Anti-Mouse Perforin Purified

Description: The eBioOMAK-D antibody reacts with mouse perforin (pore-forming protein, pfp, Prf). Perforin is one of the cytolytic mediators present in the cytoplasmic granules of cytotoxic T lymphocytes (CTL) and natural killer cells (NK). Perforin is involved in the killing function by CTLs and NKs and has an important role in the immune response against tumors and virus infections.

By immunobloting, eBioOMAK-D recognizes a ~70kDa band in lysates of CTLL-2 mouse cytotoxic cell line and in lysates of IL-2 stimulated but not unstimulated mouse splenocytes. By multi-color intracellular flow cytometric analysis, eBioOMAK-D staining is increased upon stimulation (IL-2 or anti-CD3/28). Intracellular flow staining results showing upregulation of protein expression have been confirmed by immunoblotting. Furthermore, stimulated Perforin Knock-out (developed by Walsh) splenocytes do not stain with eBioOMAK-D nor is any protein detectable by western blotting with eBioOMAK-D as well as other anti-mouse perforin antibodies.

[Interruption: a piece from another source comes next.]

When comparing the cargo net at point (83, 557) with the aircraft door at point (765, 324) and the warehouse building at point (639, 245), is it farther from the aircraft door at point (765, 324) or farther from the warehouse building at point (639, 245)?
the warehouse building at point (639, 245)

Please note that the Kagi perforin knock-out mice may synthesize a truncated form of the protein which may be recognized by eBioOMAK-D.

In IL-2 stimulated mouse splenocytes, NK cells (as determined by CD49b staining) contain perforin while CD8 cells contain little to none and can vary with culture conditions. This has been confirmed by staining and western blotting the two populations using both OMAK-D and P1-8 antibodies. In contrast stimulation of splenocytes with anti-CD3/CD28 antibodies does result in an increase of perforin on both NK cells and CD8 cells.

eBioOMAK-D is also crossreactive to human perforin and co-stains CD56 positive cells in PBMC.

Expression of perforin and Granzyme B do not always correlate (as discussed above in the CD8 population of IL-2 stimulated splenocytes). Granzyme B typically is expressed earlier and at higher levels. Expression of Granzyme B is dramatically increased (more than 10,00 fold based on mRNA estimates and significantly at the protein level based on western blotting and flow analysis) compared to a minimal increase (10-100 fold) in perforin mRNA and protein with IL-2 stimulation.

For intracellular staining and flow cytometric analysis with direct conjugates of anti-mouse perforin, it is highly recommended to use the Foxp3 buffer system (cat. 00-5523). Other buffers may yield varying results. For more information, please contact technical support at tech@ebioscience.com.

References: Fehniger TA, Cai SF, Cao X, Bredemeyer AJ, Presti RM, French AR, Ley TJ. Acquisition of Murine NK Cell Cytotoxicity Requires the Translation of a Pre-existing Pool of Granzyme B and Perforin mRNAsImmunity 2007 May (Epub) (eBioOMAK-D, IC, PubMed)

Liu CC, Walsh CM, Young JD. Perforin: structure and function. Immunol Today. 1999. 16(4):194-201.

Opferman JT, Ober BT, Ashton-Rickardt PG. Linear differentiation of cytotoxic effectors into memory T lymphocytes. Science. 1999. 283(5408):1745-8.

Slifka MK, Rodriguez F, Whitton JL. Rapid on/off cycling of cytokine production by virus-specific CD8+ T cells. Nature. 1999. 401(6748):76-9.

Walsh CM, Matloubian M, Liu CC, Ueda R, Kurahara CG, Christensen JL, Huang MT, Young JD, Ahmed R, Clark WR. Immune function in mice lacking the perforin gene. Proc Natl Acad Sci U S A. 1994. 91(23):10854-8.